Task goal: Among the entries below, retype exactly the lines starting with the one with "Kirjailijan Jarno Forssell" and going on through the one with "Il dolore come", but not the pictures.

Raw data:
══════════
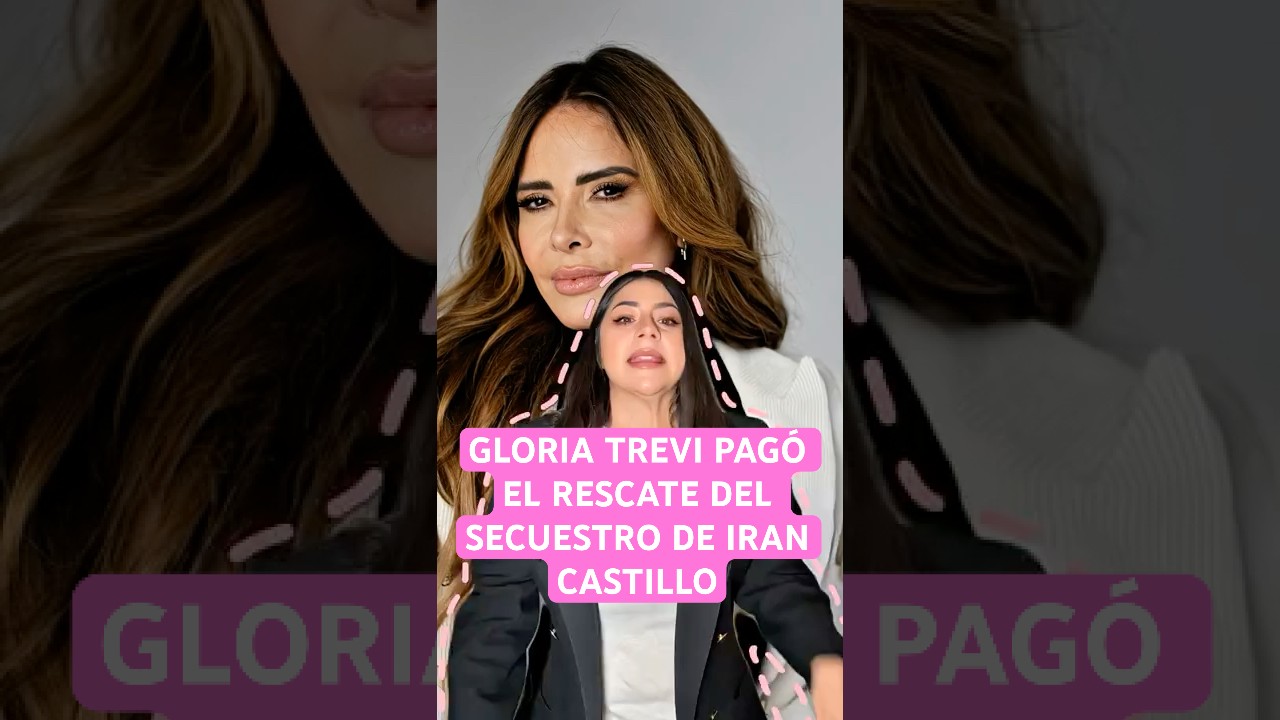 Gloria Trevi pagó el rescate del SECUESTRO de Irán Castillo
══════════
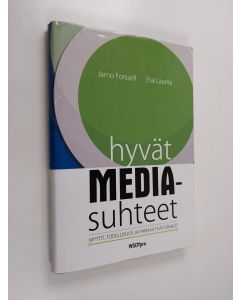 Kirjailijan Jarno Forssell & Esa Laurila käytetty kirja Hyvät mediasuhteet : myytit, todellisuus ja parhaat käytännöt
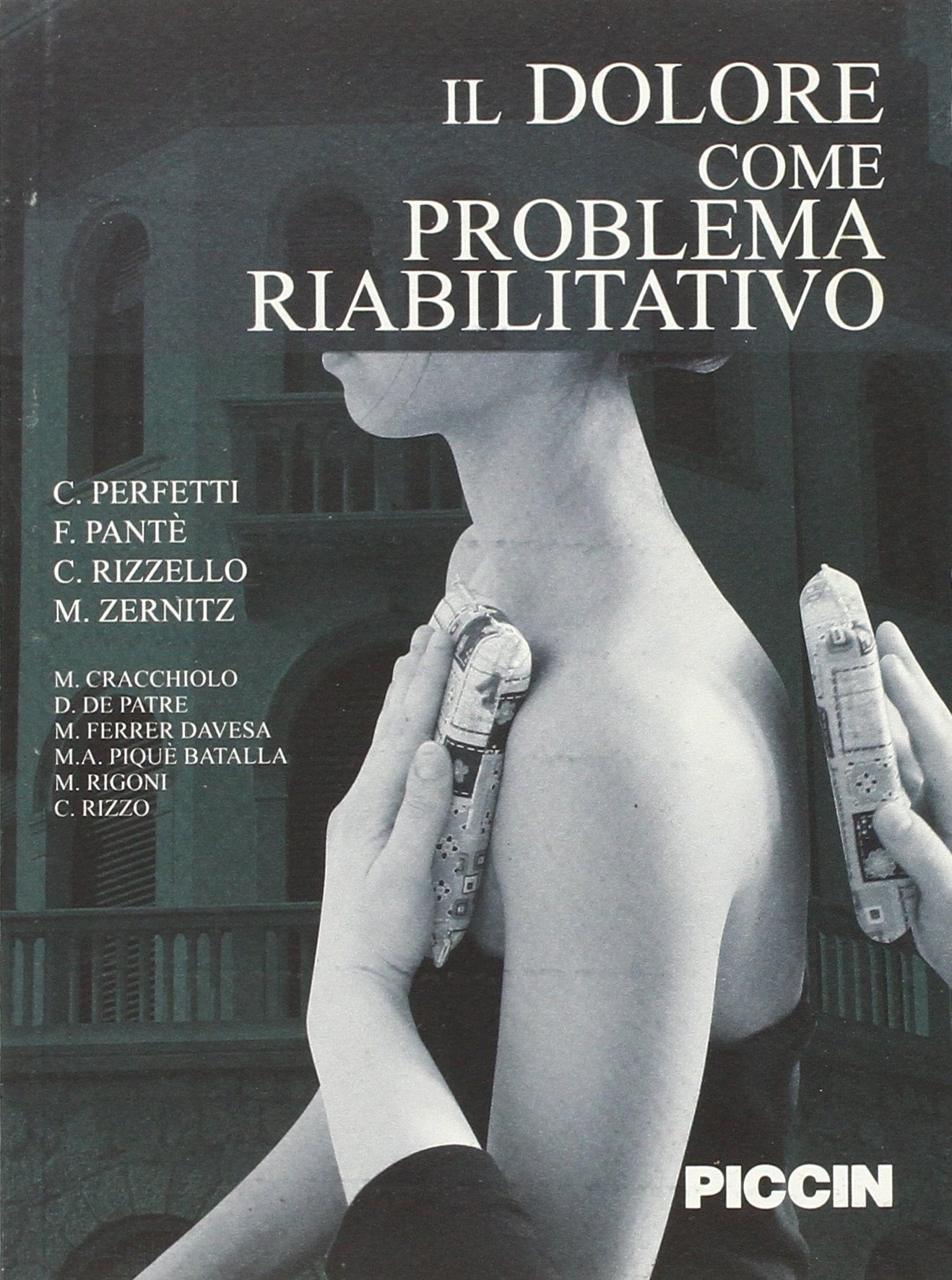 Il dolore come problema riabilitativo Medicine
══════════
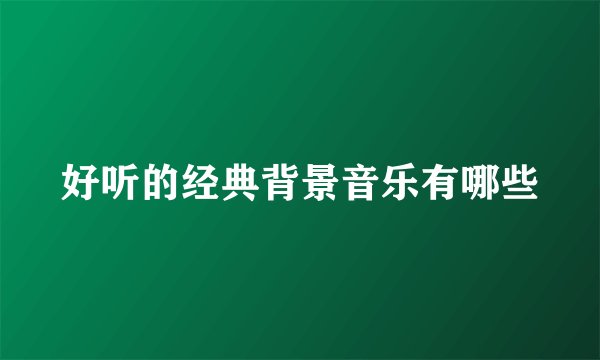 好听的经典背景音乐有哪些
══════════
Solution to the exercise:
 Kirjailijan Jarno Forssell & Esa Laurila käytetty kirja Hyvät mediasuhteet : myytit, todellisuus ja parhaat käytännöt
 Il dolore come problema riabilitativo Medicine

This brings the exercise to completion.